• **Directive**
Copy out the whole convex optimization case study below word for word, from its title through its last line.

• **Given passage**
Case Study: Convex Optimization
This example demonstrates Phase 2 convex optimization methods designed for composite problems with non-smooth regularization.
Overview
Two specialized algorithms are covered:
- FISTA (Fast Iterative Shrinkage-Thresholding Algorithm)
- Coordinate Descent
Both methods excel at solving composite optimization:
minimize f(x) + g(x)
where f is smooth (differentiable) and g is "simple" (has easy proximal operator).
Mathematical Background
FISTA
Problem: minimize f(x) + g(x)
Key idea: Proximal gradient method with Nesterov acceleration
Achieves: O(1/k²) convergence (faster than standard gradient descent's O(1/k))
Proximal operator: prox_g(v, α) = argmin_x {½‖x - v‖² + α·g(x)}
Coordinate Descent
Problem: minimize f(x)
Key idea: Update one coordinate at a time
Algorithm: x^(k+1)i = argmin_z f(x^(k)1, ..., x^(k){i-1}, z, x^(k){i+1}, ..., x^(k)_n)

• **Material supplied**

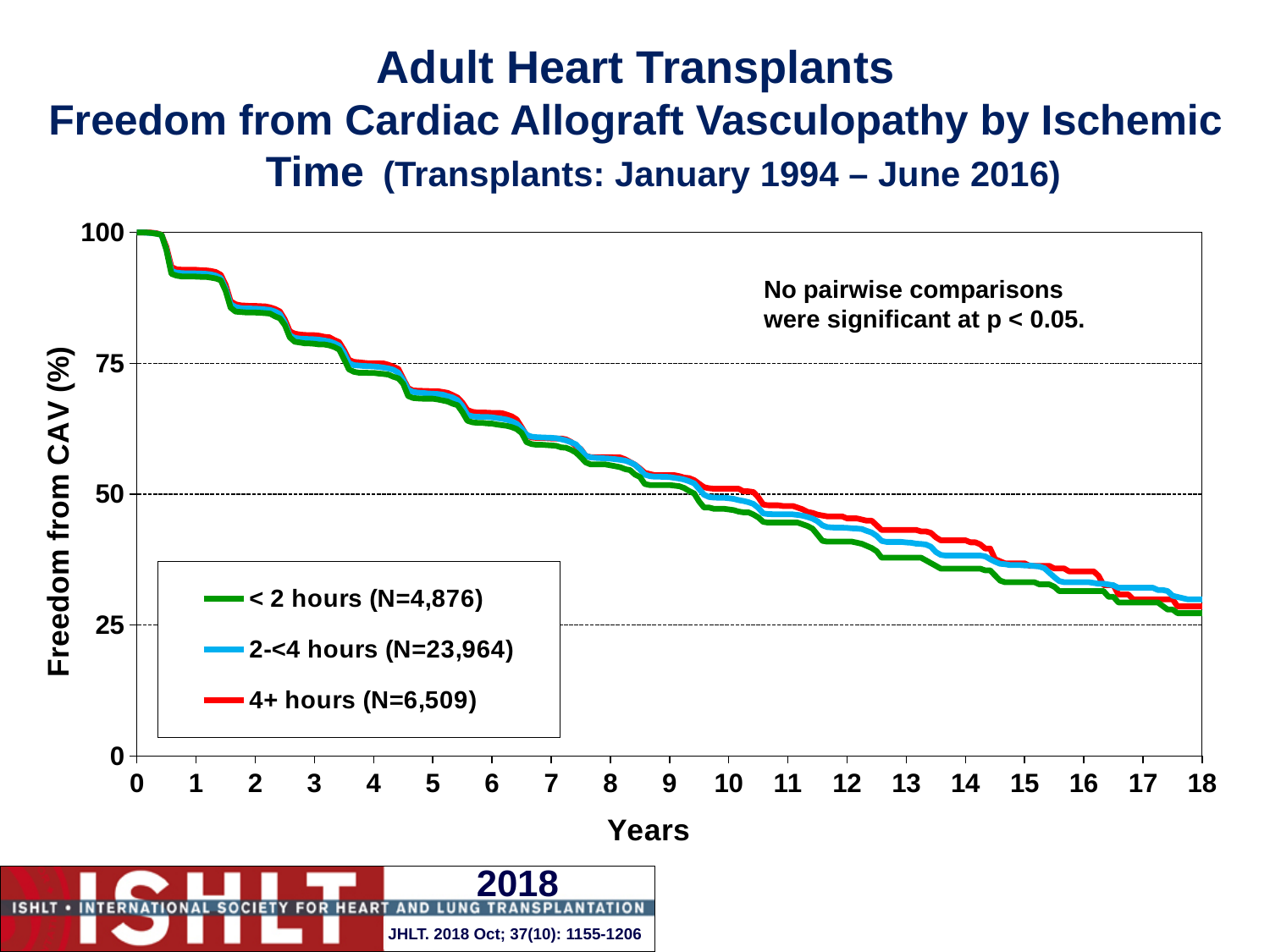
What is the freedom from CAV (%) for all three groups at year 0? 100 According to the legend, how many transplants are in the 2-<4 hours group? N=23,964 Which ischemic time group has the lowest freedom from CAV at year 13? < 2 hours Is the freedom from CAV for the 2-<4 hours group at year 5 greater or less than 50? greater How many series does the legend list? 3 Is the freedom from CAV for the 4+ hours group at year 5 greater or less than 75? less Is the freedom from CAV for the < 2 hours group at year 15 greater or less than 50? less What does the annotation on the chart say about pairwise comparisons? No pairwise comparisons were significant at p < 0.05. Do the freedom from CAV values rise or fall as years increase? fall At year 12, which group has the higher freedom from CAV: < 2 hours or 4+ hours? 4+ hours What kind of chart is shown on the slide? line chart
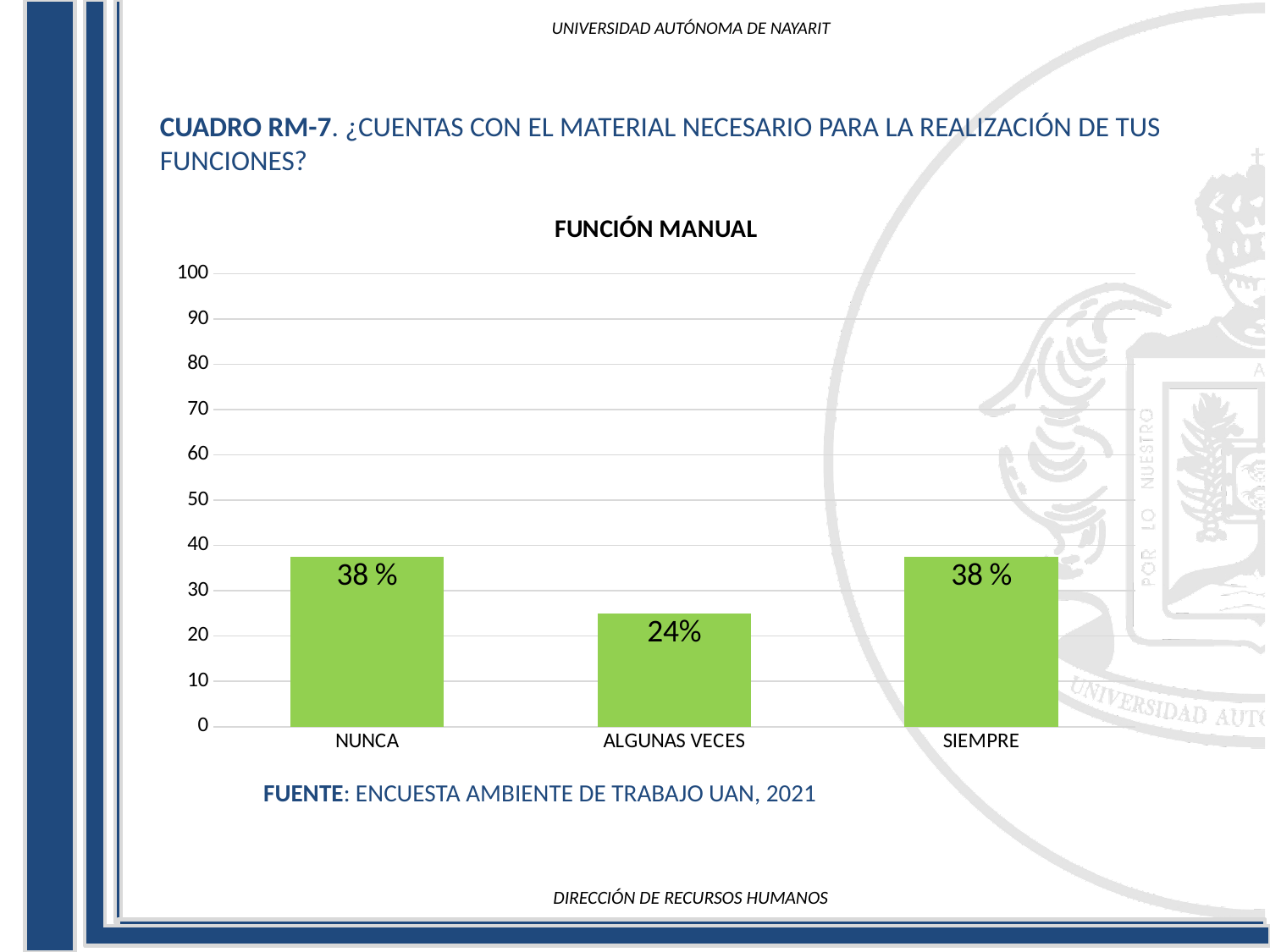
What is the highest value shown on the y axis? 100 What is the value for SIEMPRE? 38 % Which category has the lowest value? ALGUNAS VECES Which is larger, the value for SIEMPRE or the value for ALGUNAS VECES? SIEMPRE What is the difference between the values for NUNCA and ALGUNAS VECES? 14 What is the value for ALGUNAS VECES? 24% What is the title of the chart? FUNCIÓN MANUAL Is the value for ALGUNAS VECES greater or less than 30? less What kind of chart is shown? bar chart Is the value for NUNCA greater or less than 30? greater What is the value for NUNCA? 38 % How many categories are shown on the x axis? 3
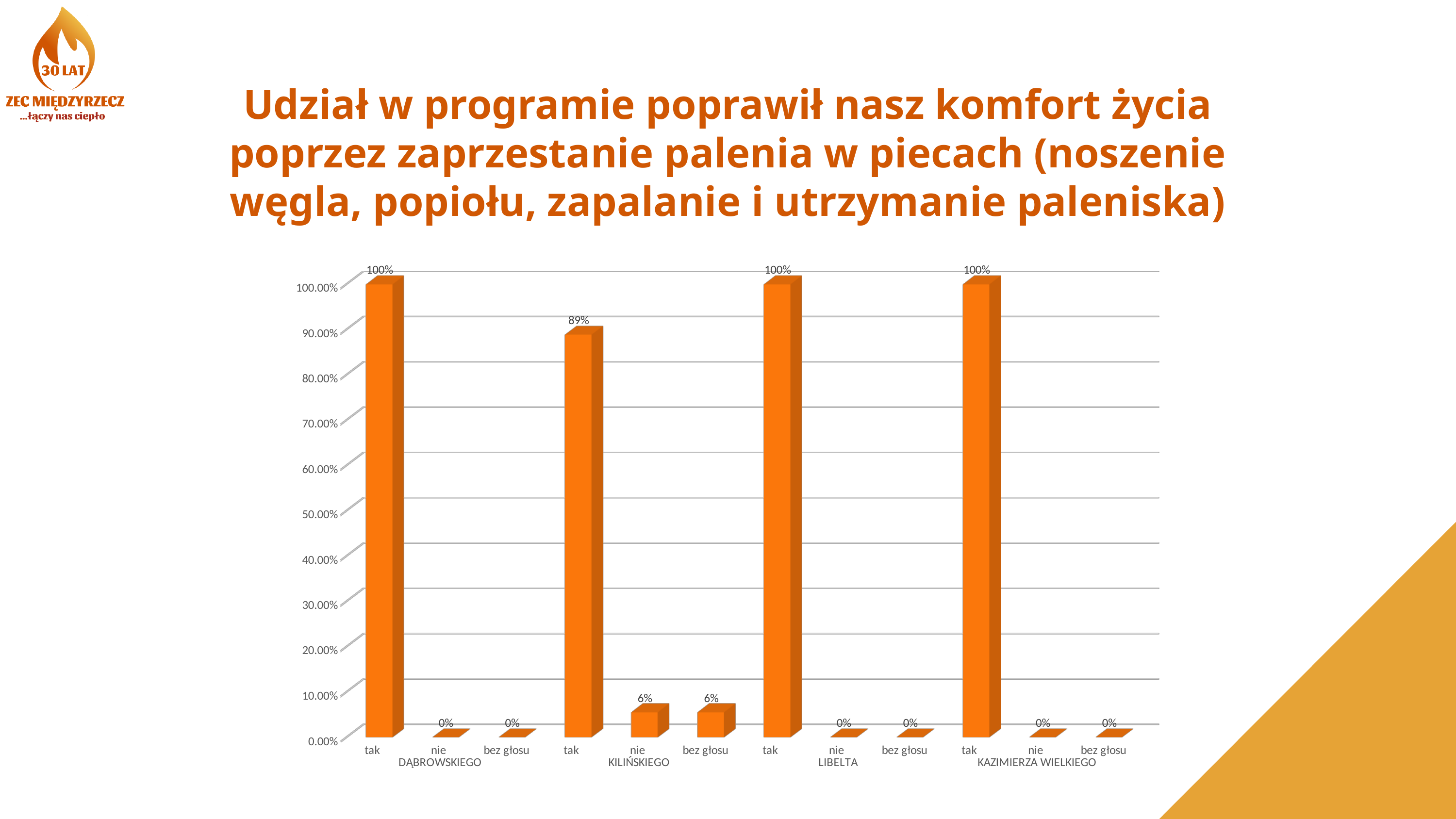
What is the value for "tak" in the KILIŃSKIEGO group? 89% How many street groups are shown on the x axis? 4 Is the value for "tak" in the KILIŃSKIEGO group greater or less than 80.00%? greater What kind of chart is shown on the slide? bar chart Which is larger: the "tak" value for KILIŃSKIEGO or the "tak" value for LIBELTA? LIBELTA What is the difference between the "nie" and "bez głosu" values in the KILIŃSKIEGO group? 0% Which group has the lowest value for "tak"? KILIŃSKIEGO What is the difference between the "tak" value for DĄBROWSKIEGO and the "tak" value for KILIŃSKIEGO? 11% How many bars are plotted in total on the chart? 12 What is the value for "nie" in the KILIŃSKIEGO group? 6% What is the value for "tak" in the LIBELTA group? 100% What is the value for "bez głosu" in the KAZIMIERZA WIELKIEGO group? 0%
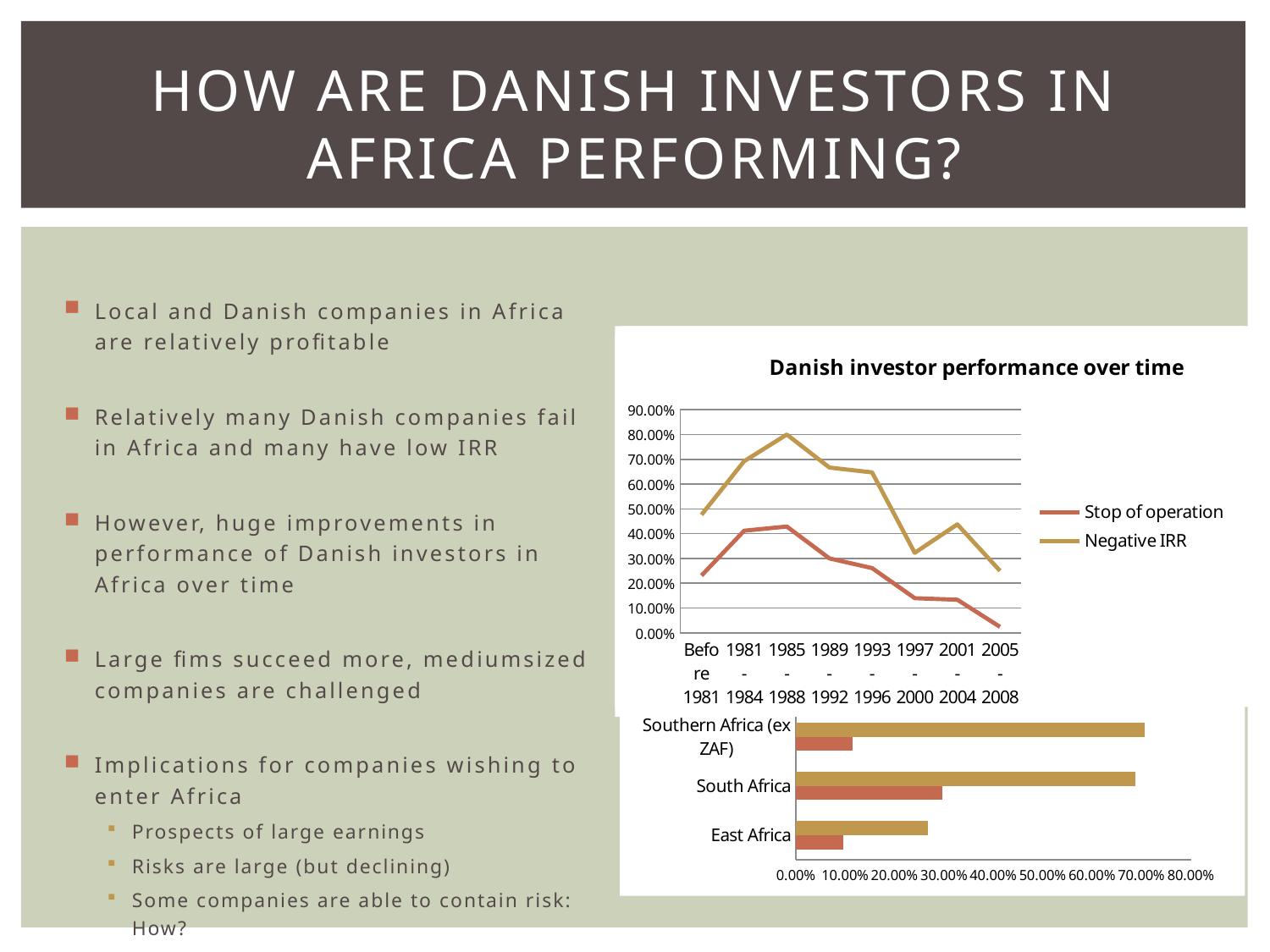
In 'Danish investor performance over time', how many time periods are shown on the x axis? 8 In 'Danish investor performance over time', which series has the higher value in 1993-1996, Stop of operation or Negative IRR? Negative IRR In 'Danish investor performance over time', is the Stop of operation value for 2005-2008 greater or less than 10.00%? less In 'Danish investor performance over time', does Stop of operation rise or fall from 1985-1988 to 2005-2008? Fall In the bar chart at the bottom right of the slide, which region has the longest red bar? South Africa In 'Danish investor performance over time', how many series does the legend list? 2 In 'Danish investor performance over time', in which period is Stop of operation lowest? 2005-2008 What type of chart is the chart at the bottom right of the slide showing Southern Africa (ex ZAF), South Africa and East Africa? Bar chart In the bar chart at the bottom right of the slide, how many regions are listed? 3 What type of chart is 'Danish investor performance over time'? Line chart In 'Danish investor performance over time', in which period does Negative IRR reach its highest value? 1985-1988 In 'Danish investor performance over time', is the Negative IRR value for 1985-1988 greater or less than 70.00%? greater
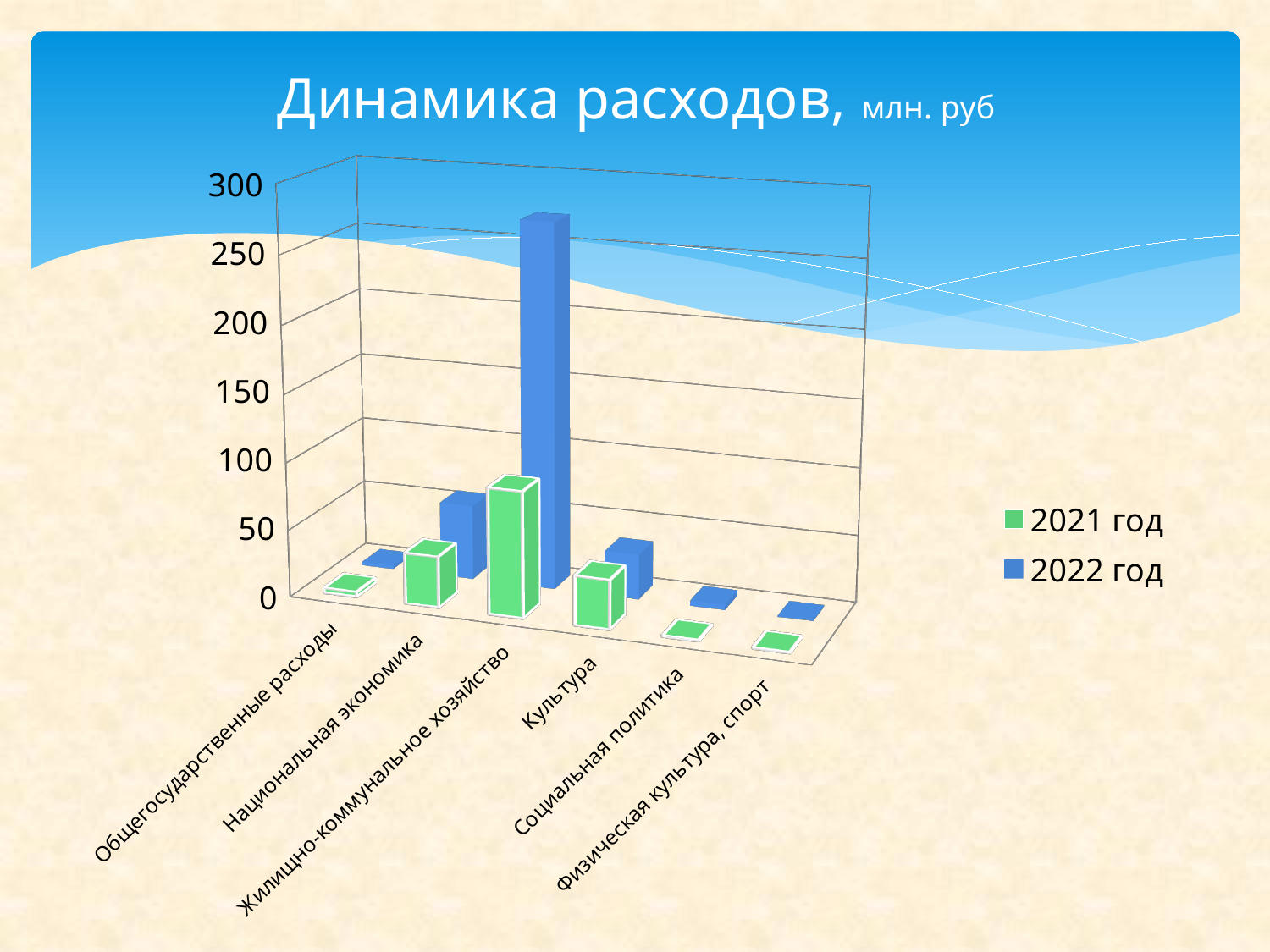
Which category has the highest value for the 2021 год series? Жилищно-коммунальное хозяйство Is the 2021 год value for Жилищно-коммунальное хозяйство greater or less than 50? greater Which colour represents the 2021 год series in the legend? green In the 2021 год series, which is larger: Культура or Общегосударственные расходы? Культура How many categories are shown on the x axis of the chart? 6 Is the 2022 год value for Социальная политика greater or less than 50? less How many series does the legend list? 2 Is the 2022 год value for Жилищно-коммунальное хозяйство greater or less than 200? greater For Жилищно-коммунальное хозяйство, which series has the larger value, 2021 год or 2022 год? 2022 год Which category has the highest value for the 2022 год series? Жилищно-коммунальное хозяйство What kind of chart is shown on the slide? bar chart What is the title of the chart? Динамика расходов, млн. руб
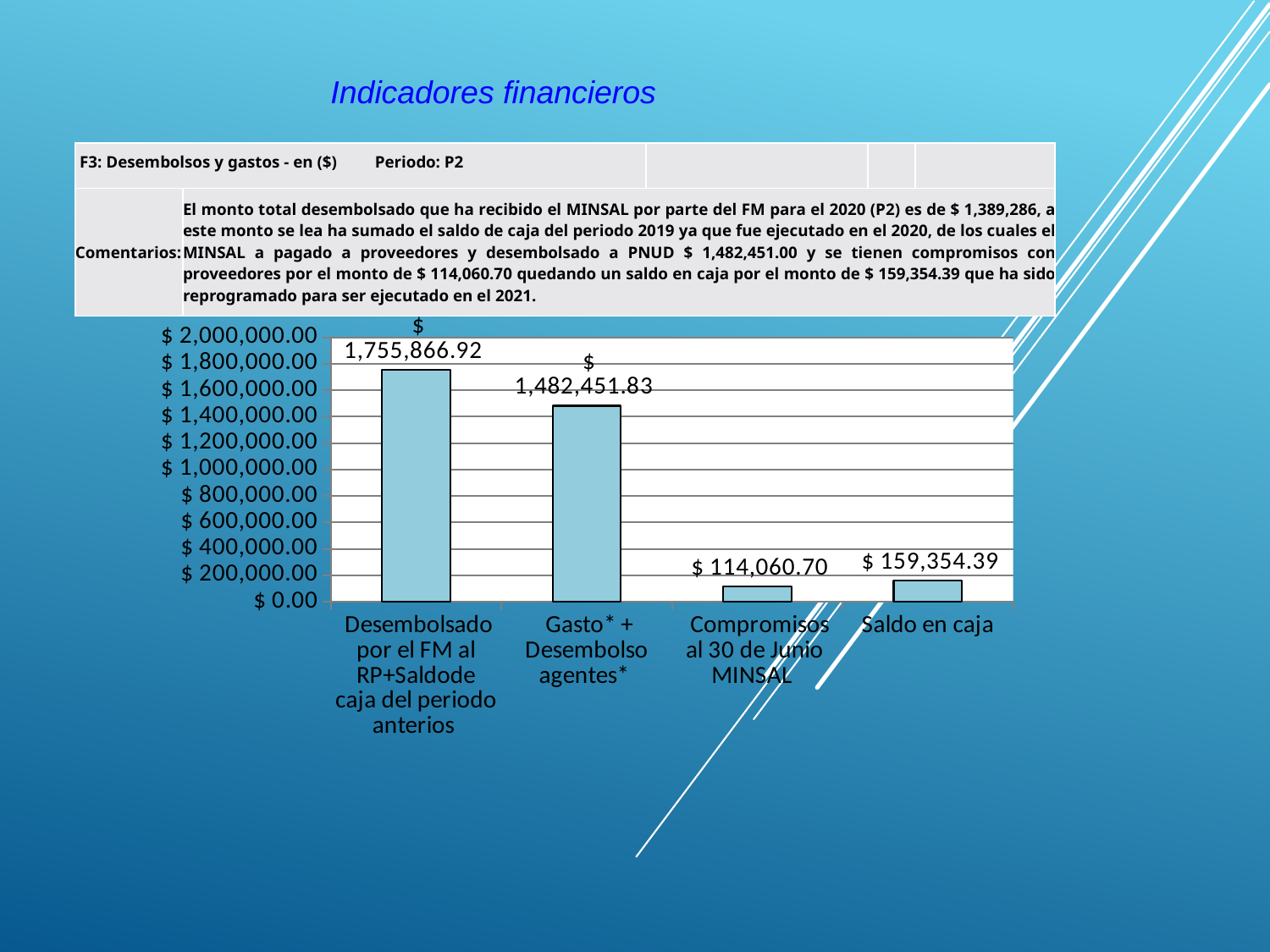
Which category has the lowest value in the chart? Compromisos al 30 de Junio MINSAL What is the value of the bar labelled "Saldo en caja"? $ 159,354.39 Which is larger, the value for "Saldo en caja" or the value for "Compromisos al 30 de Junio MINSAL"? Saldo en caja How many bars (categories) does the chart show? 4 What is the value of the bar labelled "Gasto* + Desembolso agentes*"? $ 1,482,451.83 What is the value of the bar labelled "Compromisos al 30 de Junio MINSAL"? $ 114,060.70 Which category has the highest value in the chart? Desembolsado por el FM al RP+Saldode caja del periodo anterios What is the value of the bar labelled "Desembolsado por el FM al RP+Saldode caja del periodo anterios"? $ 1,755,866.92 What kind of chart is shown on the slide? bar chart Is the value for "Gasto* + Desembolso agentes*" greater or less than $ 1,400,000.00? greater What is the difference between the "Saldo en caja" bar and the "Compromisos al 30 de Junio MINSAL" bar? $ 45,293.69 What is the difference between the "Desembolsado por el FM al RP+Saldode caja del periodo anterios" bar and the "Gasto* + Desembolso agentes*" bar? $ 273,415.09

• **Task answer**
Case Study: Convex Optimization
This example demonstrates Phase 2 convex optimization methods designed for composite problems with non-smooth regularization.
Overview
Two specialized algorithms are covered:
- FISTA (Fast Iterative Shrinkage-Thresholding Algorithm)
- Coordinate Descent
Both methods excel at solving composite optimization:
minimize f(x) + g(x)
where f is smooth (differentiable) and g is "simple" (has easy proximal operator).
Mathematical Background
FISTA
Problem: minimize f(x) + g(x)
Key idea: Proximal gradient method with Nesterov acceleration
Achieves: O(1/k²) convergence (faster than standard gradient descent's O(1/k))
Proximal operator: prox_g(v, α) = argmin_x {½‖x - v‖² + α·g(x)}
Coordinate Descent
Problem: minimize f(x)
Key idea: Update one coordinate at a time
Algorithm: x^(k+1)i = argmin_z f(x^(k)1, ..., x^(k){i-1}, z, x^(k){i+1}, ..., x^(k)_n)